13 Mayıs’ta Soma Maden Katliamı’nın üzerinden 10 yıl geçmiş olacak.
Bu katliamda yitirdiğimiz 301 madencimizin acısı ve katliamın yarattığı öfke hala taze.
Acımızı ve öfkemizi hala taze tutmamızın bir sebebi var. Soma Davası, bugün tek bir sorumlunun bile gerçek anlamda cezalandırılmadığı bir utançla noktalandı.
Acımız ve öfkemiz hala taze çünkü gerçek sorumlular dışarıda gezerken Can Atalay ve Selçuk Kozaağaçlı gibi Soma Davası’nın peşini bırakmayan halkın hukukçuları yıllardır cezaevinde.
Acımız ve öfKemiz hala taze çünkü bu 10 yılda aynı acıları tekrar tekrar yaşadık. 28 Ekim 2014’te Ermenek’te 18 madenciyi, 17 Kasım 2016’da Siirt Şirvan’da 16 madenciyi, 14 Ekim 2022’de Amasra’da 42 madenciyi, 23 Kasım 2022’de yine Şirvan’da 3 madenciyi ve son olarak 13 Şubat’ta Erzincan İliç’te 9 madencimizi göz göre göre gelen iş cinayetlerine kurban verdik. Hesabı sorulmayan her bir iş cinayeti, her bir maden katliamı bir yenisini beraberinde getirdi.
Elbette bunlar sadece kamuoyuna yansıyanlar, yani bu düzenin gizleyemedikleri… Hemen her gün işyerlerinde, madenlerde sayısız iş kazası gerçekleşirken; isimsiz pek çok emekçi kardeşimizi bu iş cinayetlerine kurban vermekteyiz. İSİG Meclisi verilerine göre bu yılın ilk üç ayında 425 işçi iş cinayetlerinde yaşamını yitirdi.
Bu ölümlerin sebepleri açık: Denetimsizlik, kuralsızlık, güvencesizlik ve en başta bu ihmallerin sorumlusu siyasal iktidarın asli görevlerini yerine getirmemesi; daha da vahimi sermayenin çıkarlarını insan hayatının önüne koyan politikalarıdır.

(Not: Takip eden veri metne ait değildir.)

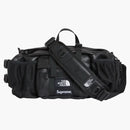 Supreme The North Face Leather Mountain Waist Bag Black
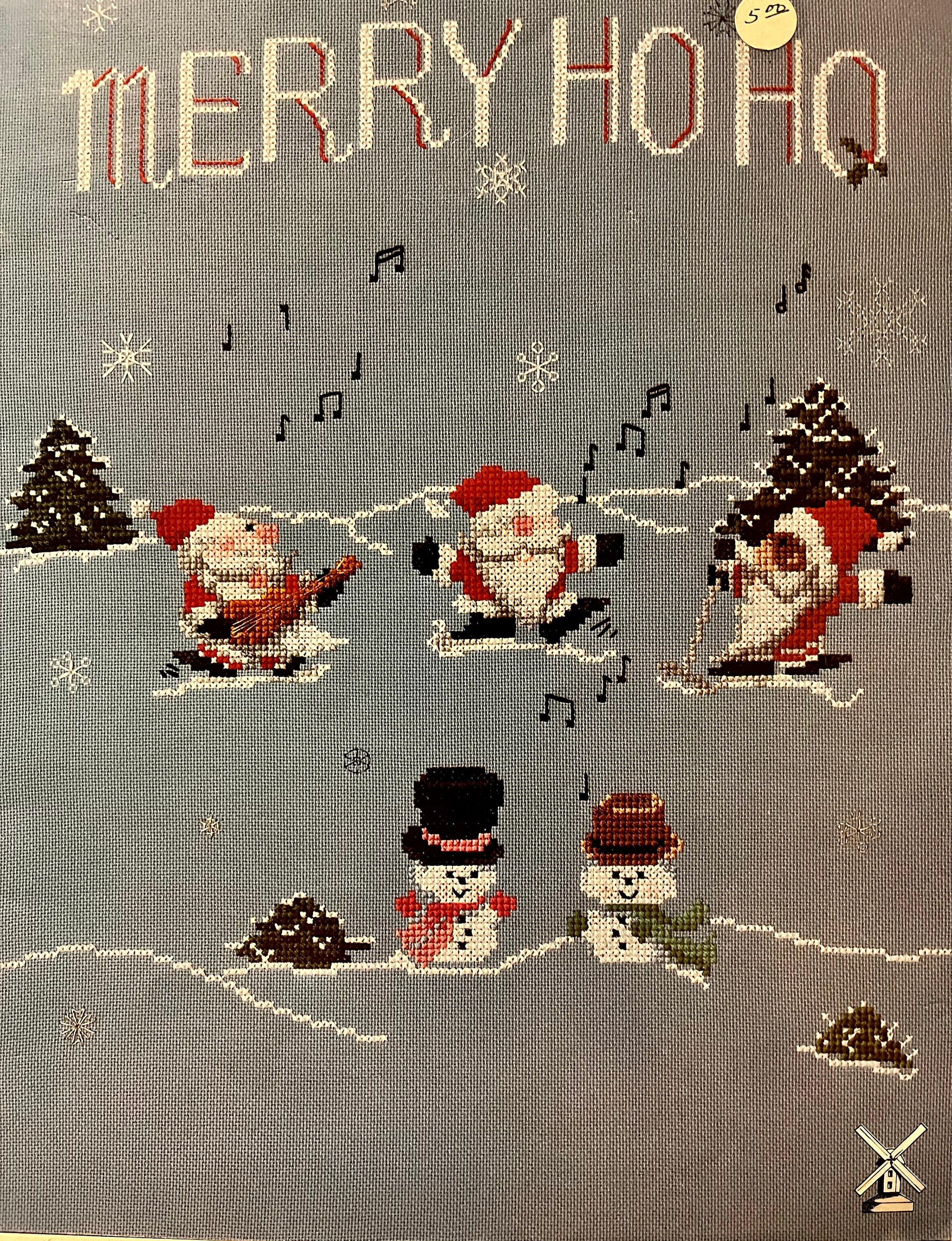 30 Christmas Stocking Crochet Patterns for Handmade Holiday Keepsakes 3 Vintage Holiday Graph Pattern Leaflet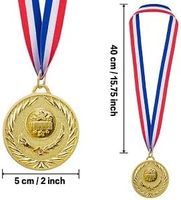 Médaille de boxe en forme de bouclier noble avec gants 3D et récompense sportive Star Decor pour les compétitions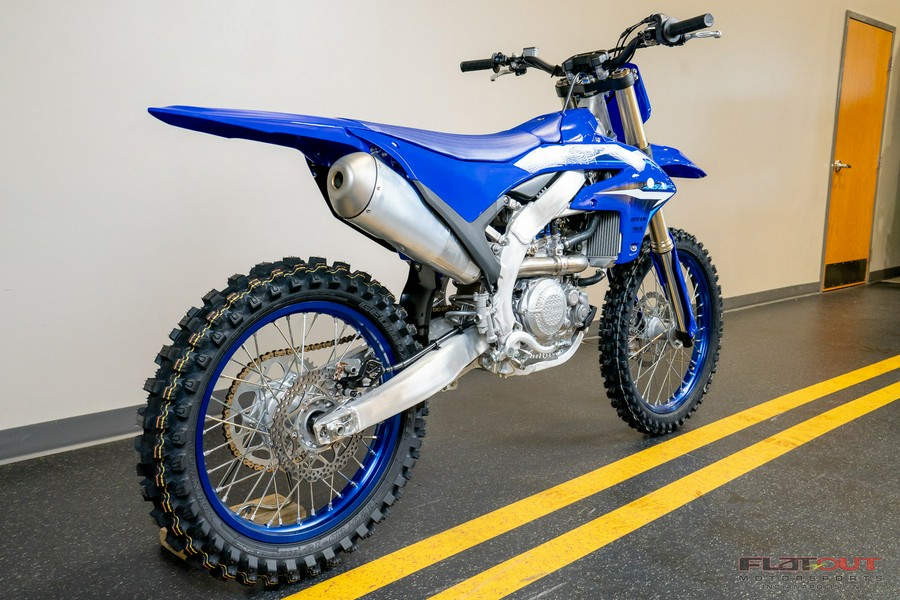 2026 Yamaha YZ450F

Türkiye halen caydırıcı, emekçinin yaşamını öne alan bir işçi sağlığı ve güvenliği politikasına sahip değil. Sözde, 6331 sayılı İş Sağlığı ve Güvenliği Kanunu ile işçi sağlığı ve güvenliğini temel alan bir yasa hayata geçirilecekti; görüldüğü üzere sermayedarlar çıkarları söz konusu olduğunda bırakın yasalara uymayı, en temel önlemleri almaktan bile imtina etmektedir. Nasıl olsa rüşvetle, ahbap çavuş ilişkileriyle, siyasi iktidarla kurulan bağlarla yasaların üzerinden rahatlıkla atlanabilmektedir.
Bu yüzden öfkeliyiz! Bizler yeni Somalar, İliçler, Amasralar, Ermenekler, Şirvanlar yaşanmasın; madenci çocukları her an babalarının ölüm haberini alma korkusuyla yaşamasın; anaların babaların yüreğine evlat acısı düşmesin istiyoruz. Ancak kar hırsını her şeyin önüne koyanların, onları koruyup kollayanların, hemen her kazaya mukadderat diyerek yaklaşanların bunu anlamalarını da beklemiyoruz.
Soma’nın 10. yılında bir avuç kömür için bir ömür verenleri bir kez daha saygıyla anıyor, yeraltında her gün iş cinayetleriyle, meslek hastalıklarıyla yüz yüze çalışmak zorunda olan madencilerimizi buradan selamlıyoruz. Bizler Soma’da yitirdiğimiz 301 madencinin geride bıraktığı acıyı ve öfkeyi yeni Somaların yaşanmaması adına geleceğe taşımakla yükümlüyüz. 10 yıldır her yıldönümünde bunu hatırlattık, hatırlatmaya da devam edeceğiz.
Soma’yı unutmayacağız, unutturmayacağız! Gerçek sorumlular yargılanana, gerçek anlamda hesap sorulana kadar Soma için adalet arayışımızı sürdüreceğiz!